## [Selected text]
Yandé Island is a 1,300 ha island lying some 20 km off the northern end of Grande Terre, the principal island of the French Territory of New Caledonia in Melanesia in the south-west Pacific Ocean.

==Description==
The island is about 6 km long by 4 km wide with a maximum height of 300 m. It is formed of peridotites and has a rugged terrain with steep slopes and rocky coasts. The eastern and northern coast has steep cliffs and small sandy bays located at valley outlets. The west coast has gentler topography with a fringing reef enclosing a lagoon with coastal mangroves. Much of the island is covered with scrub vegetation, but there are areas of dry forest and niaouli.

In 2007, Conservation International New Caledonia carried out coral-reef surveys in the north-west lagoon between Koumac and Yandé as part of a Marine Rapid Assessment Program in Province Nord.

===Important Bird Area===
The island has been recognised as an Important Bird Area (IBA) by BirdLife International because it supports populations of red-bellied fruit doves, white-bellied goshawks, grey-eared honeyeaters, New Caledonian myzomelas, fan-tailed gerygones, New Caledonian whistlers, long-tailed trillers, Melanesian flycatchers, green-backed white-eyes and striated starlings. The island is also one of only two known locations where the New Caledonian island thrush is currently found, the other being Néba Island.

## [The problem]
Quote the stretch of the Yandé Island text from "Yandé Island is" through "forest and niaouli.", copying it word for word.

## [Records provided]
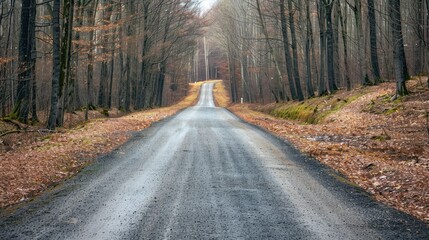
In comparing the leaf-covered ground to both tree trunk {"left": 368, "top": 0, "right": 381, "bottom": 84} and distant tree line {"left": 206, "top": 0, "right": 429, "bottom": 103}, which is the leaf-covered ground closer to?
distant tree line {"left": 206, "top": 0, "right": 429, "bottom": 103}

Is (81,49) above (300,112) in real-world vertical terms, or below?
above

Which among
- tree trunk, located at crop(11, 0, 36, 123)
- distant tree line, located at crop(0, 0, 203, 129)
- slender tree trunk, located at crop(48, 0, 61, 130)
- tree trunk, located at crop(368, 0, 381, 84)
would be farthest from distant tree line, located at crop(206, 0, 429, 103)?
tree trunk, located at crop(11, 0, 36, 123)

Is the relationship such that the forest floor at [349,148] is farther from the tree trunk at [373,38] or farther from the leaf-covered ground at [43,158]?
the tree trunk at [373,38]

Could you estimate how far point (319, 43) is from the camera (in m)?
47.7

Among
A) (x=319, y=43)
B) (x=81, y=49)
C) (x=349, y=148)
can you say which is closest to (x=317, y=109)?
(x=349, y=148)

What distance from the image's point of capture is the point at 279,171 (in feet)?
31.7

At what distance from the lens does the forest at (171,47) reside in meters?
18.8

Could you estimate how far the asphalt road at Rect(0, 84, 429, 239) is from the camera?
5.58 metres

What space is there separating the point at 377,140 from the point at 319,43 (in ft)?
117

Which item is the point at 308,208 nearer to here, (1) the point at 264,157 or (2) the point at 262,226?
(2) the point at 262,226

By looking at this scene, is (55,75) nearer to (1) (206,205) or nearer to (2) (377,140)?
(2) (377,140)

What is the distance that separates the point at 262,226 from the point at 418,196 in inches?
126

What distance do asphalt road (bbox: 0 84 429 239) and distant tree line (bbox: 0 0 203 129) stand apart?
873 cm

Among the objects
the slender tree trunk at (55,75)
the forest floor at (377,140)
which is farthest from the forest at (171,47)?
the forest floor at (377,140)
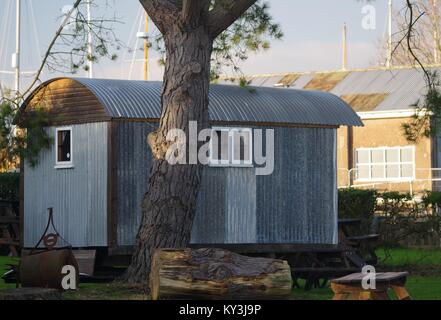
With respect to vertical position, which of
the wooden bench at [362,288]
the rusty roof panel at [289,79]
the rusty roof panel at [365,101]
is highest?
the rusty roof panel at [289,79]

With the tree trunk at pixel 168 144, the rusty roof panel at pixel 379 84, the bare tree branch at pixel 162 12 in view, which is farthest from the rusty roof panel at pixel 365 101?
the tree trunk at pixel 168 144

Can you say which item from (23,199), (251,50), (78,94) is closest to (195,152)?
(251,50)

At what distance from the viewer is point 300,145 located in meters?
26.3

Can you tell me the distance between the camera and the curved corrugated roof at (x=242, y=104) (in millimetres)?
23969

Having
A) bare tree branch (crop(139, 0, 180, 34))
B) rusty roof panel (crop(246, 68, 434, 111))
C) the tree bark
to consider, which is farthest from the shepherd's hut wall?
rusty roof panel (crop(246, 68, 434, 111))

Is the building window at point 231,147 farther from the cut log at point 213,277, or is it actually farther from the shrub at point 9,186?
the shrub at point 9,186

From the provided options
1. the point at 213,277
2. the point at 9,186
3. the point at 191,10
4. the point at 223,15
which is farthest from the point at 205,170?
the point at 9,186

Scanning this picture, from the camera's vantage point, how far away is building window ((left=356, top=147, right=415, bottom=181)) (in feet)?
156

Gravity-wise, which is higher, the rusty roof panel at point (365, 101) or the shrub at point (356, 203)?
the rusty roof panel at point (365, 101)

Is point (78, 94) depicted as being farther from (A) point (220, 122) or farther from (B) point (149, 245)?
(B) point (149, 245)

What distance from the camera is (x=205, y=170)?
24812 mm

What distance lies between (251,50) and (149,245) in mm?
4664

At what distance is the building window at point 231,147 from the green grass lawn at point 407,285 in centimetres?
381

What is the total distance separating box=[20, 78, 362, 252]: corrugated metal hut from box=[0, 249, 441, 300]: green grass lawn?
2103 mm
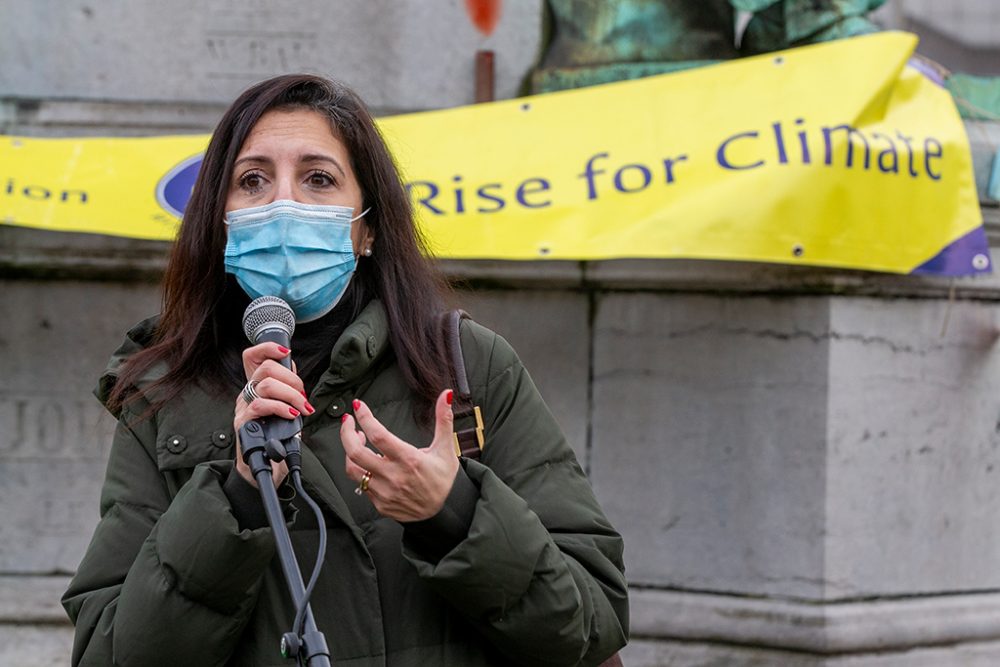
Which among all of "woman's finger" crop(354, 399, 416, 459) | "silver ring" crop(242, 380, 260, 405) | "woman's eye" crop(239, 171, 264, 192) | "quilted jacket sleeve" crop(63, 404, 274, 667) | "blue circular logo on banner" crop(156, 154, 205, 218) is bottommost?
"quilted jacket sleeve" crop(63, 404, 274, 667)

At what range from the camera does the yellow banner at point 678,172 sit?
422 centimetres

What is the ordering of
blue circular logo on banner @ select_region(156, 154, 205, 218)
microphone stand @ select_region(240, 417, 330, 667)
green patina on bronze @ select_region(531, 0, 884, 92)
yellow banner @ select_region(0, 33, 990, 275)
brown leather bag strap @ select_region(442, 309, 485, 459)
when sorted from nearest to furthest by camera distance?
microphone stand @ select_region(240, 417, 330, 667) < brown leather bag strap @ select_region(442, 309, 485, 459) < yellow banner @ select_region(0, 33, 990, 275) < blue circular logo on banner @ select_region(156, 154, 205, 218) < green patina on bronze @ select_region(531, 0, 884, 92)

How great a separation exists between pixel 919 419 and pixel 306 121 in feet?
9.56

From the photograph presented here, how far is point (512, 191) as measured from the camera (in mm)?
4355

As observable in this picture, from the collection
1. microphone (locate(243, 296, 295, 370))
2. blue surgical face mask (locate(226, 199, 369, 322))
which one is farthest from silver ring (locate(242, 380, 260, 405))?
blue surgical face mask (locate(226, 199, 369, 322))

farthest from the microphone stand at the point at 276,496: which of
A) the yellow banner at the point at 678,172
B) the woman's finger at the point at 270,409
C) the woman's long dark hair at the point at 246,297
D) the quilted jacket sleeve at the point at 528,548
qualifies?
the yellow banner at the point at 678,172

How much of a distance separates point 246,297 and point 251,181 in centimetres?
19

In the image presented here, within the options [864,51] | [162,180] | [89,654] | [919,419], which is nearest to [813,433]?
[919,419]

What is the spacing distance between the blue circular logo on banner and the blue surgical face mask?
7.10 ft

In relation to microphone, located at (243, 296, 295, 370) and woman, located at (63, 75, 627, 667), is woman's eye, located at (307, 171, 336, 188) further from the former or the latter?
microphone, located at (243, 296, 295, 370)

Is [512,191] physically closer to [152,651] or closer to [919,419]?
[919,419]

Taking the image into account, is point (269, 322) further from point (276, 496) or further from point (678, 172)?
point (678, 172)

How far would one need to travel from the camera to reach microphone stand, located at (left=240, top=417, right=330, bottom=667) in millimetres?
1697

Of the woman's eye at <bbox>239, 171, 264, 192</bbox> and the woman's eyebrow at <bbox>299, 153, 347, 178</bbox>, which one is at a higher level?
the woman's eyebrow at <bbox>299, 153, 347, 178</bbox>
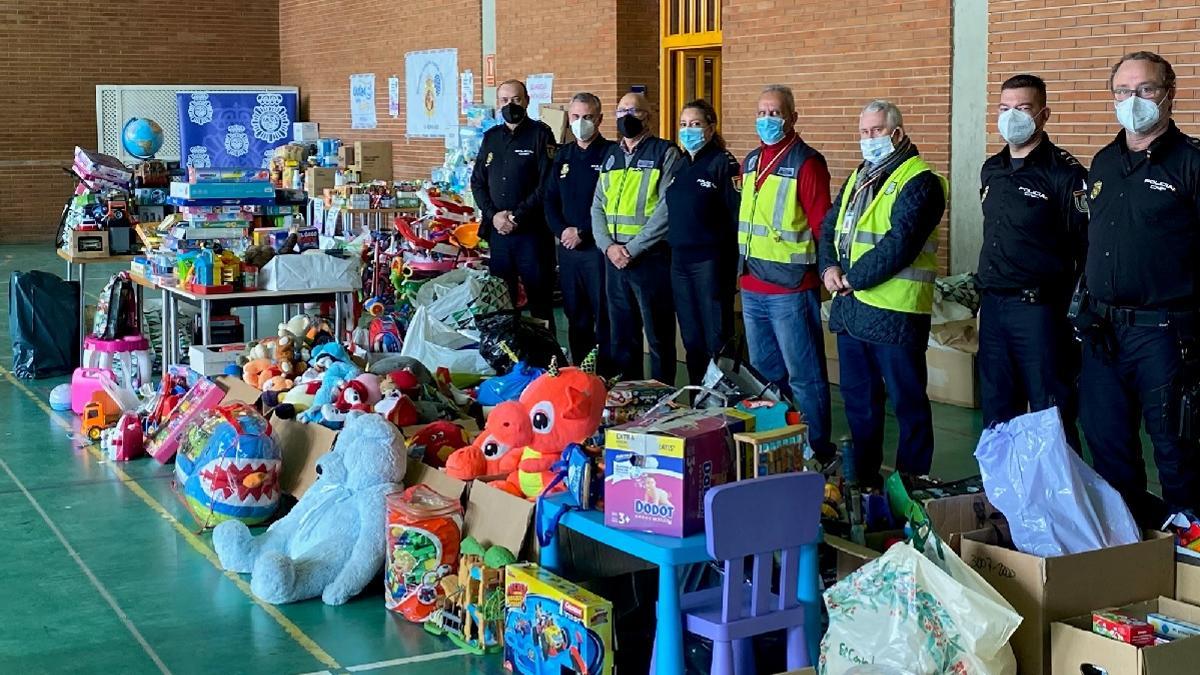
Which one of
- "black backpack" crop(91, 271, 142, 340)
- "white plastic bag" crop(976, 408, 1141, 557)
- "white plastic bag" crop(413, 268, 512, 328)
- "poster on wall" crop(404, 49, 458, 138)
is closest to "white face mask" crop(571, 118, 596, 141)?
"white plastic bag" crop(413, 268, 512, 328)

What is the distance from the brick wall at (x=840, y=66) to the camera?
9.22 m

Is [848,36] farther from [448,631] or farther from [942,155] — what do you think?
[448,631]

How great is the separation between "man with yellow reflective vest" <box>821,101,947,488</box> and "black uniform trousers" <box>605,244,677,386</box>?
5.85 feet

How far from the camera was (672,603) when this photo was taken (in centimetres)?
393

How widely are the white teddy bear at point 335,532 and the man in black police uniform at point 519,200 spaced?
133 inches

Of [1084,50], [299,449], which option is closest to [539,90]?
[1084,50]

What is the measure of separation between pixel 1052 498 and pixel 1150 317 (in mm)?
918

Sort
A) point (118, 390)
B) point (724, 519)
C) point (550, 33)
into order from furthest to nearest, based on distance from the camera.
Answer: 1. point (550, 33)
2. point (118, 390)
3. point (724, 519)

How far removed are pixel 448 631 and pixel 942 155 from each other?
221 inches

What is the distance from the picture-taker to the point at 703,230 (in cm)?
719

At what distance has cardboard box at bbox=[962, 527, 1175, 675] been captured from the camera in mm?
3900

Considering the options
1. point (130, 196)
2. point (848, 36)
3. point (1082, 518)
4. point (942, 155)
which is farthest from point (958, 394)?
point (130, 196)

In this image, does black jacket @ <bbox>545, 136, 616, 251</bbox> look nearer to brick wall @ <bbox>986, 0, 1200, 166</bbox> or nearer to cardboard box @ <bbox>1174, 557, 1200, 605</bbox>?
brick wall @ <bbox>986, 0, 1200, 166</bbox>

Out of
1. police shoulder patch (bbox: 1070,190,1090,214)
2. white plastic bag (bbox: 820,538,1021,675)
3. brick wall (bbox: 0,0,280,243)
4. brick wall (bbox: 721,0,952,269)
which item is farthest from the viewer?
brick wall (bbox: 0,0,280,243)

## [Solution to this problem]
Yandé Island is a 1,300 ha island lying some 20 km off the northern end of Grande Terre, the principal island of the French Territory of New Caledonia in Melanesia in the south-west Pacific Ocean.

==Description==
The island is about 6 km long by 4 km wide with a maximum height of 300 m. It is formed of peridotites and has a rugged terrain with steep slopes and rocky coasts. The eastern and northern coast has steep cliffs and small sandy bays located at valley outlets. The west coast has gentler topography with a fringing reef enclosing a lagoon with coastal mangroves. Much of the island is covered with scrub vegetation, but there are areas of dry forest and niaouli.